Monday, December 14, 2009

Problems with the Common Core National Standards

Ze'ev Wurman and I wrote an op-ed that we published Dec. 11 as a guest column on Jay P. Greene's Blog. The post was entitled: "Alternative Needed to Common Core: An Additional Consortium for ‎Common Standards."

We noted that some critics have pointed to the federalism problem. For example, the Texas chief state school officer describes the Common Core national standards as

an effort “by the U. S. Department of Education” to impose “a national curriculum and testing system” and “a step toward a federal takeover” of public schools across the nation.

But Ze'ev Wurman and I focused on the the problems of process and content.

In terms of process, we pointed to the longtime secrecy about who was doing what and the secrecy about the drafts of the standards themselves. We pointed to the tight timeline and asked whether it allowed enough time for public comment.

We argued that although the process had been flawed, the situation is, unfortunately, even more troubling on the content side.

The proposed English-Language Arts “college and career readiness” standards (which we are told are not high school graduation standards) are largely a list of content-free generic skills. Rather than focusing on what English teachers are trained to teach (quality literature), the drafters seem to expect English teachers to teach reading strategies presumed to help students to cope with biology or economics textbooks.

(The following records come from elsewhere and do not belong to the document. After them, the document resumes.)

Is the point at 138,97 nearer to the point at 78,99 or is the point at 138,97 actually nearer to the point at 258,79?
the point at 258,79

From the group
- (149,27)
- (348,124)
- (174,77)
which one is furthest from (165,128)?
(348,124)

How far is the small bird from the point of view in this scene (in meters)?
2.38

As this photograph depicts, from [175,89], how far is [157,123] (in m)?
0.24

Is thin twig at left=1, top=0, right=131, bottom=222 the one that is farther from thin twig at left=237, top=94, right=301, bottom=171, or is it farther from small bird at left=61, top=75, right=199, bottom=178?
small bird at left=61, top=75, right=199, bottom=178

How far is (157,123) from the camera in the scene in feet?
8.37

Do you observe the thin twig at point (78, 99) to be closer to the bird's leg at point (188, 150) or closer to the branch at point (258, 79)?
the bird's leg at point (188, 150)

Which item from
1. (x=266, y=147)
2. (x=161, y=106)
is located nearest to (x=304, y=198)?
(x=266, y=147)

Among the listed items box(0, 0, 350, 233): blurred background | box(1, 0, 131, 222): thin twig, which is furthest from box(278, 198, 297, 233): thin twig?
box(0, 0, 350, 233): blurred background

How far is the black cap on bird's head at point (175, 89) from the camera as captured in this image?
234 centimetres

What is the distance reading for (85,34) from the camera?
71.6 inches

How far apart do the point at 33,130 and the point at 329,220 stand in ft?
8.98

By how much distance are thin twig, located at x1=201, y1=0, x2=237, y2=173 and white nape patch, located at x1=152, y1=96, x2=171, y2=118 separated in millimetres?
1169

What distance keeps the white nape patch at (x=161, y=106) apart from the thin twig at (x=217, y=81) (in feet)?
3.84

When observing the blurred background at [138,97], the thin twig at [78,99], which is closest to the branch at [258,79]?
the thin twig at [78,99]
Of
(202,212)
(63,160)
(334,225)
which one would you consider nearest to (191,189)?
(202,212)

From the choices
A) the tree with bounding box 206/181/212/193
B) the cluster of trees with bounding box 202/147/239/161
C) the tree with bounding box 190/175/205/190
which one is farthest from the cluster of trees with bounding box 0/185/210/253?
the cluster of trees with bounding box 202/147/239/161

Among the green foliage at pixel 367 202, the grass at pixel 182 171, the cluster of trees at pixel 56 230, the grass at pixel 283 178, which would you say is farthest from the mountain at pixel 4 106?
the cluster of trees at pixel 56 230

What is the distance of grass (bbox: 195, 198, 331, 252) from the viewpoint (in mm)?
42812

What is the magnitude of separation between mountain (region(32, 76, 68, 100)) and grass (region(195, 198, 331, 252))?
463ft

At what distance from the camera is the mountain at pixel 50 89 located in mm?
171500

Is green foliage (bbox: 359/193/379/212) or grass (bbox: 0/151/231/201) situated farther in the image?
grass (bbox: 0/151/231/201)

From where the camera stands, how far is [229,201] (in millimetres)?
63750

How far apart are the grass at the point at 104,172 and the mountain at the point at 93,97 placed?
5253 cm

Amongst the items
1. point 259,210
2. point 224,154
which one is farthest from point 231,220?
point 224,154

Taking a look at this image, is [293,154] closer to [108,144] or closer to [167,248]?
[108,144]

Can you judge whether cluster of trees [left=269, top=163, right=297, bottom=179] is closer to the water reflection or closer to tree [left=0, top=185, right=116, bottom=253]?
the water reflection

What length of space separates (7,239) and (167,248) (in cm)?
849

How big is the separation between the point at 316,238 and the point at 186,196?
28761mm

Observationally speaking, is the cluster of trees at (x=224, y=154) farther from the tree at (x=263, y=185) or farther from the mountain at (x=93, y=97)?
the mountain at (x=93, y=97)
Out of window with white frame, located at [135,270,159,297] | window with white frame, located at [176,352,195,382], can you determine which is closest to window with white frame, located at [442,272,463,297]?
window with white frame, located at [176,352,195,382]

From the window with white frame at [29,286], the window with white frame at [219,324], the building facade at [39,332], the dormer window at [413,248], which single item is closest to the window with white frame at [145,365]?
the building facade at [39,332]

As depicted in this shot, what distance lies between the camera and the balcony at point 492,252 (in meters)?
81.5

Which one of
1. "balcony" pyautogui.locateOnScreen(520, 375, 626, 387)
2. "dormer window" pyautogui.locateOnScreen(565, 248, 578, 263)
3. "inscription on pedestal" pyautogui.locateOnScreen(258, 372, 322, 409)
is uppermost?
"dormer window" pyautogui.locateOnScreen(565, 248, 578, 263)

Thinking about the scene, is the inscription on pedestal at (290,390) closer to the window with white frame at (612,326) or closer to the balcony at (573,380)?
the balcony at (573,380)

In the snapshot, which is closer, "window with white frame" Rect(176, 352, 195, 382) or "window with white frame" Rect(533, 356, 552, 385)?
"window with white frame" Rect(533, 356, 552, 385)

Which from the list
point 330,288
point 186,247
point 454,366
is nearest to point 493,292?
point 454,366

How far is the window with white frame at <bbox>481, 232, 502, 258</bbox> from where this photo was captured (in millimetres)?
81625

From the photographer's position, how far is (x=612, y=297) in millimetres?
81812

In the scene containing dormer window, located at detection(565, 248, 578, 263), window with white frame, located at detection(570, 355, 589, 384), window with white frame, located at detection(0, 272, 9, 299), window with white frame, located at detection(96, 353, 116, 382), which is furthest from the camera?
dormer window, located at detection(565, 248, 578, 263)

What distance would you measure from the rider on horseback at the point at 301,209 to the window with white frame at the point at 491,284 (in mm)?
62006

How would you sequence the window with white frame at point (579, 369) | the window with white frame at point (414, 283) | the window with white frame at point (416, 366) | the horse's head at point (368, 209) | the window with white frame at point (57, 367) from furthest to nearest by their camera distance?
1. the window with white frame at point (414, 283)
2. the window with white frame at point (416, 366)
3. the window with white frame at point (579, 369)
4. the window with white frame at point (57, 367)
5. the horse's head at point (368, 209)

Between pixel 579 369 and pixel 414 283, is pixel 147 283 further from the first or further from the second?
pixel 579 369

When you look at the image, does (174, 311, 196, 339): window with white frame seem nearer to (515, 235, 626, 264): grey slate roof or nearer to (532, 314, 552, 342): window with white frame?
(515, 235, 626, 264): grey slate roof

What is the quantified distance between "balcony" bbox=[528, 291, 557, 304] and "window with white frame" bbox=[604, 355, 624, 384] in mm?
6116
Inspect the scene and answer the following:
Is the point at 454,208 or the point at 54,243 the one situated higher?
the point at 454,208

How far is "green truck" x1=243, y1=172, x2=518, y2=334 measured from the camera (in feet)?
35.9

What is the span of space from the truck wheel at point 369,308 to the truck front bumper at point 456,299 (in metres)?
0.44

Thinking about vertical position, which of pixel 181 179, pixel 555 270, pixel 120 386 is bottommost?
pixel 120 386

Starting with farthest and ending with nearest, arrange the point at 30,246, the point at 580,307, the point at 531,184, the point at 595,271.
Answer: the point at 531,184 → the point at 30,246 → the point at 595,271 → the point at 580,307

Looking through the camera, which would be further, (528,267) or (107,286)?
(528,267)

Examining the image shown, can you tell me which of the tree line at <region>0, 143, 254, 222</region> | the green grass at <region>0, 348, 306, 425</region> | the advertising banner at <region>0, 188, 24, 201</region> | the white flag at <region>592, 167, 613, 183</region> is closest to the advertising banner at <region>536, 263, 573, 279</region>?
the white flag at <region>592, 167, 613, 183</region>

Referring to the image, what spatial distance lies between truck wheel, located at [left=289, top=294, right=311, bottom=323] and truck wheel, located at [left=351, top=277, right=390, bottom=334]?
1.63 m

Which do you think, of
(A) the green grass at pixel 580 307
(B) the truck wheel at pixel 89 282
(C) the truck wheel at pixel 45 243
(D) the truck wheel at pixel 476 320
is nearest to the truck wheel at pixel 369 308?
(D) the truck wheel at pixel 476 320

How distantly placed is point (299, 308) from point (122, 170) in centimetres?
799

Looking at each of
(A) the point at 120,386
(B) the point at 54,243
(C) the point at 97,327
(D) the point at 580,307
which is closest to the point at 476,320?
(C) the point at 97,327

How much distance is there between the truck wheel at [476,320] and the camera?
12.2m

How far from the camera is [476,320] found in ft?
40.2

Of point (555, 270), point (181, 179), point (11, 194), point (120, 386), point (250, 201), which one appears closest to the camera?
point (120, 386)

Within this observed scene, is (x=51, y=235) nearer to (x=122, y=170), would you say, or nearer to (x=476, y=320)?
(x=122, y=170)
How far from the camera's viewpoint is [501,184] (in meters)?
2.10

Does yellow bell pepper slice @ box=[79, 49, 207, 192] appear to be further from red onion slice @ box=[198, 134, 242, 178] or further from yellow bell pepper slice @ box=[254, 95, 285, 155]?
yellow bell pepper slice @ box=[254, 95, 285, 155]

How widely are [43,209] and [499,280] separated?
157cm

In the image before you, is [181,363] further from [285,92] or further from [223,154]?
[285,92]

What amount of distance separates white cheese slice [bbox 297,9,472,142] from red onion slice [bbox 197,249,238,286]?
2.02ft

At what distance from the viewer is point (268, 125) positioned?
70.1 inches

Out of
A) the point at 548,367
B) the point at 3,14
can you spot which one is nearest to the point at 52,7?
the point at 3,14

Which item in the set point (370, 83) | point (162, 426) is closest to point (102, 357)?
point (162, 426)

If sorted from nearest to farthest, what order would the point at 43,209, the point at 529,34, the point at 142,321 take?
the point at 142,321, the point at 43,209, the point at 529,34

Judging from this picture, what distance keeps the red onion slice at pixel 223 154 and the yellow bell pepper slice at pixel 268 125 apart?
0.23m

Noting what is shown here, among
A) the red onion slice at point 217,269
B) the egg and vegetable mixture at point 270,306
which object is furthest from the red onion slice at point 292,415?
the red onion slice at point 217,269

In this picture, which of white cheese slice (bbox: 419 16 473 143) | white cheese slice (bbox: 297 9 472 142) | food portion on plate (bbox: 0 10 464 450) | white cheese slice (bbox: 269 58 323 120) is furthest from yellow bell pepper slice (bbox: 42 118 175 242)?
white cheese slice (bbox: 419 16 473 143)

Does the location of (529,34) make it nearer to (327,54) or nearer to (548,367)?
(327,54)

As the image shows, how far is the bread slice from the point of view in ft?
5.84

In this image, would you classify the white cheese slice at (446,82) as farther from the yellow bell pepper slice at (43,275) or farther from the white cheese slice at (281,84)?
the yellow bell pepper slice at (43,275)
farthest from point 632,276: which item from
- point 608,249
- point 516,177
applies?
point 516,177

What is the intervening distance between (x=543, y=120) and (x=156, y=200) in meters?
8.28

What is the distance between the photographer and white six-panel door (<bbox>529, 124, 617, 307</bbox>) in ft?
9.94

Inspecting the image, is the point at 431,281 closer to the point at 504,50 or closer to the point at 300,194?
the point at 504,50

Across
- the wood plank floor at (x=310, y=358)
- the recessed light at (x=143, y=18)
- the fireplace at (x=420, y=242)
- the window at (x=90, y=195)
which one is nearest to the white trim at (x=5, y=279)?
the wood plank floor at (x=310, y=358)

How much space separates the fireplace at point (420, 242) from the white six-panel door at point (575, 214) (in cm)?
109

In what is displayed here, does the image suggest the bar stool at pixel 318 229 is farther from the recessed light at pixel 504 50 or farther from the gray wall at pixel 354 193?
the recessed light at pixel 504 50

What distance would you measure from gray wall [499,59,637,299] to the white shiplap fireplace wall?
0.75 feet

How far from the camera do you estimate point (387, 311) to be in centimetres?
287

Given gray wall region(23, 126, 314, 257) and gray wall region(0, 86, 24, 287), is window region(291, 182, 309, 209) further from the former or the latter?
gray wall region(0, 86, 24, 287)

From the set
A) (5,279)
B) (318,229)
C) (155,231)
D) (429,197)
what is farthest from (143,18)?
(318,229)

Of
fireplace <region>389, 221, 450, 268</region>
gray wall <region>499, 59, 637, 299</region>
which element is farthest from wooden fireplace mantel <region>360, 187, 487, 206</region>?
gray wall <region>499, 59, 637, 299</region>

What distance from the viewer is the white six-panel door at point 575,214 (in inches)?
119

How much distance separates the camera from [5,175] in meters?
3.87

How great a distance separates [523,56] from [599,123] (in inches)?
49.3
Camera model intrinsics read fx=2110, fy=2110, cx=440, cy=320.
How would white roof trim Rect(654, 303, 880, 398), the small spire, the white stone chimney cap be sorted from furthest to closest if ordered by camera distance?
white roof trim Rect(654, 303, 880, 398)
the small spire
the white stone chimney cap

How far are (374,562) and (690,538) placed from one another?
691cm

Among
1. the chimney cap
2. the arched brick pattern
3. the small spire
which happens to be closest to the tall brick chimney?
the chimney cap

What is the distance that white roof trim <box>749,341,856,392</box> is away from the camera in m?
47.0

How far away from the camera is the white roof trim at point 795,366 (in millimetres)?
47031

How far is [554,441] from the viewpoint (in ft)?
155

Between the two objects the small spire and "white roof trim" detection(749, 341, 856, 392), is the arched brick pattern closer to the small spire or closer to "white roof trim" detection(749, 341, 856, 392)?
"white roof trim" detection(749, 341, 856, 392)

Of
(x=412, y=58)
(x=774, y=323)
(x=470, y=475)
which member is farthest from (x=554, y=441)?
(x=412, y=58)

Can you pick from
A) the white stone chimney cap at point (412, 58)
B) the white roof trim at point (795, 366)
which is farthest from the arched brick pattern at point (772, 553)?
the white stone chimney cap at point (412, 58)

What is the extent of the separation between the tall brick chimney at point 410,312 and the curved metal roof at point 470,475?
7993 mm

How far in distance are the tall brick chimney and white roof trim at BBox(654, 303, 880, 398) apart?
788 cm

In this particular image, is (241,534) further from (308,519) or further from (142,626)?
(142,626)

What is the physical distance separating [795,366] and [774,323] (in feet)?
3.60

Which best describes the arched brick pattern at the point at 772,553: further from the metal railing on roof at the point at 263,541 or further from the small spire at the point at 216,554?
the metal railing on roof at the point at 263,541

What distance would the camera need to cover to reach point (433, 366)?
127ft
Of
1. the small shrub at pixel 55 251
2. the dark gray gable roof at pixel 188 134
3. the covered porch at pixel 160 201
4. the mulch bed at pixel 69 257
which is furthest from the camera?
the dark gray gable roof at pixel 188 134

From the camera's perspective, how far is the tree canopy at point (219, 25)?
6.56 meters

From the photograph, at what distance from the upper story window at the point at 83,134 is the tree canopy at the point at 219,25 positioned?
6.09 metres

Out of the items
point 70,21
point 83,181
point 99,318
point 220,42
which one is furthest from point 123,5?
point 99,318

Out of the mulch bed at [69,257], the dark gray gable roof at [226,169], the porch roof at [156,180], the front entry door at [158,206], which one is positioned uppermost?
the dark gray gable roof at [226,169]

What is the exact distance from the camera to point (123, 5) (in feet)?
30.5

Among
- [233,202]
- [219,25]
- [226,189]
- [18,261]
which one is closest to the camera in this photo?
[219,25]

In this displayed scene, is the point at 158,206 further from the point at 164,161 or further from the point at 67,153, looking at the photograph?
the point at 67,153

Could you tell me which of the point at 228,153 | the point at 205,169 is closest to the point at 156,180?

In mathematics, the standards are perhaps even worse. While essentially all four-year state colleges require at least three years of high school mathematics, including Algebra 1, Algebra 2, and Geometry or above, CCSSI’s standards require only Algebra 1 and few bits and pieces from Algebra 2 and Geometry. In other words, students who graduate from high school having taken only math coursework addressing those standards (and presumably having passed a test based on them) will be inadmissible to any four-year college around the country.

The remedy we proposed was an alternative consortium of states.

That consortium would be composed of states whose standards have been highly rated by academic experts– like California or Massachusetts — together with states like Texas and Alaska whose reluctance to jump on the Common Core bandwagon has been clearly vindicated.